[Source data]
- Opening Delimiter -

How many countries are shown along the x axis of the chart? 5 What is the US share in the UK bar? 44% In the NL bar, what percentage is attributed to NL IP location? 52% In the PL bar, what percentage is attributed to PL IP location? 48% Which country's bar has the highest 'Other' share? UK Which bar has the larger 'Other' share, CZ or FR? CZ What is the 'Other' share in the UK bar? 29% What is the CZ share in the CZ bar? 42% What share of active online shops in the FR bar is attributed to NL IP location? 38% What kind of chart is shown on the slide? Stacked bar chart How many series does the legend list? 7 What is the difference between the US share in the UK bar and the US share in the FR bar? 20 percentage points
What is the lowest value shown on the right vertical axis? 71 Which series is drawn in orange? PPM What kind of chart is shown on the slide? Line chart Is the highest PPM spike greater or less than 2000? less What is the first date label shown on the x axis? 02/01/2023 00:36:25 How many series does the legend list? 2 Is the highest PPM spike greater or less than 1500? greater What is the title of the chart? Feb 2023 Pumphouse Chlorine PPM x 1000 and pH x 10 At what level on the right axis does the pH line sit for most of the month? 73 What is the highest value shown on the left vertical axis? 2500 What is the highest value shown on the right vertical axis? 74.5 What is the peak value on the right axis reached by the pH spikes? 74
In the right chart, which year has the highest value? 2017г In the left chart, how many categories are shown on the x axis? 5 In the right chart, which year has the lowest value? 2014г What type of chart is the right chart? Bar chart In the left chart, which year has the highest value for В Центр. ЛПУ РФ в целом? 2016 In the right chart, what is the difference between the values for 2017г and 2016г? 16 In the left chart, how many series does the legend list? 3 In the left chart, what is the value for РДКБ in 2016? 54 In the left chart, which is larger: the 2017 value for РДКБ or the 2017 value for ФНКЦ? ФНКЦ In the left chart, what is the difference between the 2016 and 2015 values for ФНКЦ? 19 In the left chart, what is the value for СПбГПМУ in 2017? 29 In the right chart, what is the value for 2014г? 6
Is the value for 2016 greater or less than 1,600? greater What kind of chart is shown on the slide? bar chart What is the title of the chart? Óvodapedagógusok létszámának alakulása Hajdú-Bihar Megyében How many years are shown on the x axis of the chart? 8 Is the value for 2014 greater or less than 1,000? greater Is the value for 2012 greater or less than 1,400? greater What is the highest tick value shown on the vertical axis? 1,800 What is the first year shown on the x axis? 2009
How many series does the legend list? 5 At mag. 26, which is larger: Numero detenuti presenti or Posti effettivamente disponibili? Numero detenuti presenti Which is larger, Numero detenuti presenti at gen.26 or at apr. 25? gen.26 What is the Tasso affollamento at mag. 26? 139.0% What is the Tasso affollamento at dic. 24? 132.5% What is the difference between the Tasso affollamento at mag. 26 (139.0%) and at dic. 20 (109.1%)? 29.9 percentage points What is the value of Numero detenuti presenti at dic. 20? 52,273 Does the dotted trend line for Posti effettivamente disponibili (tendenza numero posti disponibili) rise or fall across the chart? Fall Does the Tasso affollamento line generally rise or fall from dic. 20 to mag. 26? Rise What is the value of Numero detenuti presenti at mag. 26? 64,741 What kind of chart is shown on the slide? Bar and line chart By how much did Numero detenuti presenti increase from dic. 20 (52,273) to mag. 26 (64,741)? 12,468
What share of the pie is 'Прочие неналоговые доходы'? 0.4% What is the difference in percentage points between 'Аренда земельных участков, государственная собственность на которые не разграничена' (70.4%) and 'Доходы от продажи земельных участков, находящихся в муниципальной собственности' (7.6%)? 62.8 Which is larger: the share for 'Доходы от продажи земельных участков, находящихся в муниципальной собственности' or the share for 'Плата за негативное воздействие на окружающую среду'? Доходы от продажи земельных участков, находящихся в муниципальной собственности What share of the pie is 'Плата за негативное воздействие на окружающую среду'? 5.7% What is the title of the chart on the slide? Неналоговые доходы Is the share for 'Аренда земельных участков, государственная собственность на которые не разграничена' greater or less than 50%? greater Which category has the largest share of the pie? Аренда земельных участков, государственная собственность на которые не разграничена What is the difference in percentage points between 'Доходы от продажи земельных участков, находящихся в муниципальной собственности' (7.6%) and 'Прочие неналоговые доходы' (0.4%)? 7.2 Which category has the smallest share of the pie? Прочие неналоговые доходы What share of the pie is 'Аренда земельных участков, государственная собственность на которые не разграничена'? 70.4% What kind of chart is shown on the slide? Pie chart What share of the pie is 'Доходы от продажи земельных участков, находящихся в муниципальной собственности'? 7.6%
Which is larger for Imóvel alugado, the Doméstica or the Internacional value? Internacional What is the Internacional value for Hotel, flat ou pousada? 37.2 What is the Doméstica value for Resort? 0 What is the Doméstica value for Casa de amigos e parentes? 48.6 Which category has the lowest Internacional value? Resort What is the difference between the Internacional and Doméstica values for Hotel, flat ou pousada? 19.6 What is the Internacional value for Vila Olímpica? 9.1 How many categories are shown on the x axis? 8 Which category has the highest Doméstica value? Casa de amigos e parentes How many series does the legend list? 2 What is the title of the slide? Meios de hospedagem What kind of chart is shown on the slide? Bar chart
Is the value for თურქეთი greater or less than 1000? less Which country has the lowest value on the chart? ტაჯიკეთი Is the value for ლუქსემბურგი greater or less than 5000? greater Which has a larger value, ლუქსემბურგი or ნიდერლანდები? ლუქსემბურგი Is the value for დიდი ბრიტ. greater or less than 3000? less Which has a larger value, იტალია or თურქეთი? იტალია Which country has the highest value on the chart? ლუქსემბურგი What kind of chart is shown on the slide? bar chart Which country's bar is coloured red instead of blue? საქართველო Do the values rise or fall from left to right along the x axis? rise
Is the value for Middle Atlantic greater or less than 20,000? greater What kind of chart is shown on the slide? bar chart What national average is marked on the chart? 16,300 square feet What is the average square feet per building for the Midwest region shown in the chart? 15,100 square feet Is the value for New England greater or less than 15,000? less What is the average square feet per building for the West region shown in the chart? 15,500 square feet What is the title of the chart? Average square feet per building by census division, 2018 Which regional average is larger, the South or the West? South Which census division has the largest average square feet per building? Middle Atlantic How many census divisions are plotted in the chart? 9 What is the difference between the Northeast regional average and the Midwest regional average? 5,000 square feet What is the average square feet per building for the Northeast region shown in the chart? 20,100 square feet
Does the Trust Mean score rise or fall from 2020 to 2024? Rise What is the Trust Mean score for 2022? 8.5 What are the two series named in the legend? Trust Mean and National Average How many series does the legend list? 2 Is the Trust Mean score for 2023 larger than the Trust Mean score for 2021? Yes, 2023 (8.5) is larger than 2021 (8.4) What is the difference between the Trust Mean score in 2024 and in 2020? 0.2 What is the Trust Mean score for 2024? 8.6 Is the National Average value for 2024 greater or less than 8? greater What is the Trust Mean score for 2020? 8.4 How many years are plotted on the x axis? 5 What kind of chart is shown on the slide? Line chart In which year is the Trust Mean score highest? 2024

- Closing Delimiter -

[Request]
Pull out each line of the records that contains the string "თურქეთი", matching case exactly.

[Exercise answer]
Is the value for თურქეთი greater or less than 1000? less Which country has the lowest value on the chart? ტაჯიკეთი Is the value for ლუქსემბურგი greater or less than 5000? greater Which has a larger value, ლუქსემბურგი or ნიდერლანდები? ლუქსემბურგი Is the value for დიდი ბრიტ. greater or less than 3000? less Which has a larger value, იტალია or თურქეთი? იტალია Which country has the highest value on the chart? ლუქსემბურგი What kind of chart is shown on the slide? bar chart Which country's bar is coloured red instead of blue? საქართველო Do the values rise or fall from left to right along the x axis? rise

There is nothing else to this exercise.